The result looks like this:

Based on the provided context, the practical use of the research appears to be the application of greenbelt planning concept to manage and sustainably develop urban-rural landscapes. The study aims to provide a better understanding of historical landscape changes and their possible effects on present-day landscape changes, with a focus on finding sustainable land-use patterns.

The research highlights the importance of monitoring land-use changes and relating them to national policies, regional developments, and agricultural decision-making. By analyzing the dynamics of land-use change in Hiroshima's greenbelt, the study aims to contribute to the development of effective spatial policies that balance urban and rural landscape needs.

Practically, the findings can be used to inform policymakers, planners, and stakeholders involved in urban-rural development, helping them make more informed decisions about land-use management.
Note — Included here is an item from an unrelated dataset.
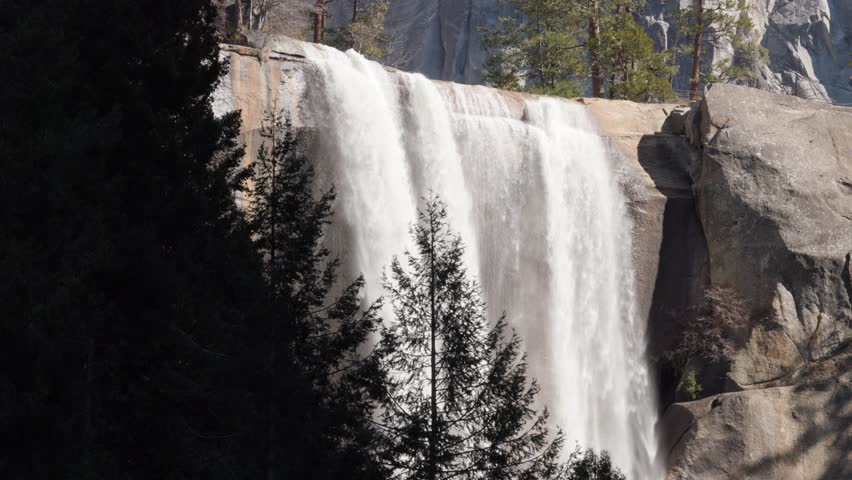 Looking up at the amazing Vernal Falls at Yosemite National Park in California.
The research can also serve as a model for other cities facing similar challenges, providing insights into how greenbelt planning can be effectively implemented to promote sustainable development.
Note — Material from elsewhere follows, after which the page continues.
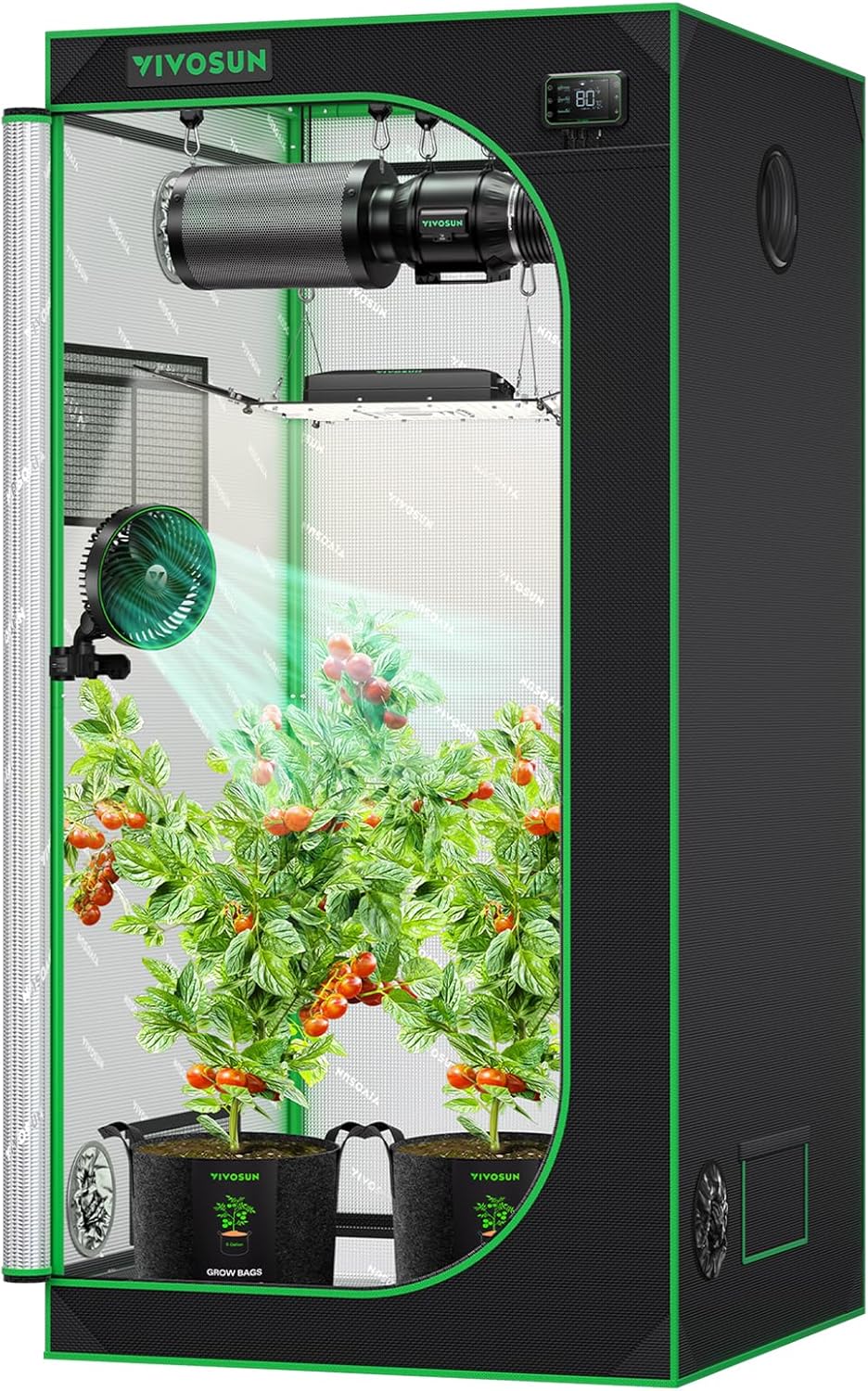 VIVOSUN S558 - Tienda de campaña de cultivo de 5 x 5, 60 x 60 x 80 pulgadas de alto, Mylar reflectante con ventana de observación y bandeja de piso para plantas hidropónicas de interior para VSF6450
This result does look OK to me, but I guess it's up to you to read the research paper in question and see if it's relevant.

Note: The research paper I tried the system with is:

Laura Oana Petrov and Nobukazu Nakagoshi
The Use of GIS for Assessing Sustainable Development of Urban Regions in Japan
The Case Study, Hiroshima City

Is it any good?

Well, for the one document (as a toy project) is good enough ™. The more important aspect is that it's fast, runs locally on your machine (if you have a Nvidia GPU), and allows you to play easily and fine tune the RAG and the prompt aspects.